# African Pygmy Hedgehog setups?



## EdC (Sep 18, 2008)

Hi there

A friend of mine has recently taken an interet in these little fellas and is doing all the necessary research. I've noticed them being discussed on here so I thought I'd ask some advice on her behalf. She's wanting to know of any places that sell complete setups with everything you need (maybe even a hoglet aswell!) so If anyone can advise anywhere/anyone it would be much appreciated. Could anyone also recommend some good online resources too?

Many thanks

Ed


----------



## BARDNEYLOCK (Aug 31, 2006)

hi there i got my set up from pets at home, got a guinea pig/rabbit cage, the house was included, bought a large wheel and some cat toys. Its easy to do.

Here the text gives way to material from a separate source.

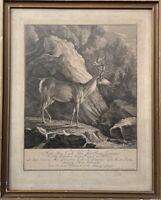Kupferstich Johann Elias Ridinger Jagd Hirsch Salzburg 1741 48,5 x 38,5 cm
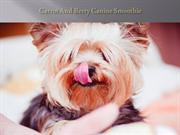 Carrot And Berry Canine Smoothie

I know that new world exotics in nottingham are doing set ups for £100 just under.
Good luck to your friend with the new hoggy.


----------



## EdC (Sep 18, 2008)

Thanks for that, I'll pass the info on:2thumb:


----------



## Shell195 (May 31, 2007)

Many breeders can sell you a full set up with your new hoglet.

Hogs do have sharp spines but I doubt they could pierce the skin. They only raise the spines in defence so a well tamed hog wouldnt feel the need to do this. As APH are nocturnal I doubt they would make a good childs pet as they can get very grumpy if disturbed during the day.


----------



## KoiCarp (Aug 20, 2009)

Simplyexotics are registerd breeders and sell the setups aswell


EdC said:


> Hi there
> 
> A friend of mine has recently taken an interet in these little fellas and is doing all the necessary research. I've noticed them being discussed on here so I thought I'd ask some advice on her behalf. She's wanting to know of any places that sell complete setups with everything you need (maybe even a hoglet aswell!) so If anyone can advise anywhere/anyone it would be much appreciated. Could anyone also recommend some good online resources too?
> 
> ...


----------



## Lucy_ (Jul 9, 2008)

BARDNEYLOCK said:


> hi there i got my set up from pets at home, got a guinea pig/rabbit cage, the house was included, bought a large wheel and some cat toys. Its easy to do. I know that new world exotics in nottingham are doing set ups for £100 just under.
> Good luck to your friend with the new hoggy.


 
Hi, 

Our setups are £84-99 and include the following:
Zoo zone cage
Flying saucer wheel
Substrate
Food (1 pouch of wet and a bag of dry)
Food dish
Water bottle
Lounging Log hide
Heat Mat
Mat stat thermostat

I think the retail price on it works out at something like £119-00.

Thanks,

Lucy 
New world exotics
www.newworldexotics.com
0115 9220920


----------



## EdC (Sep 18, 2008)

Thanks to everyone who has posted and pm'd with some great info, much appreciated:2thumb:


----------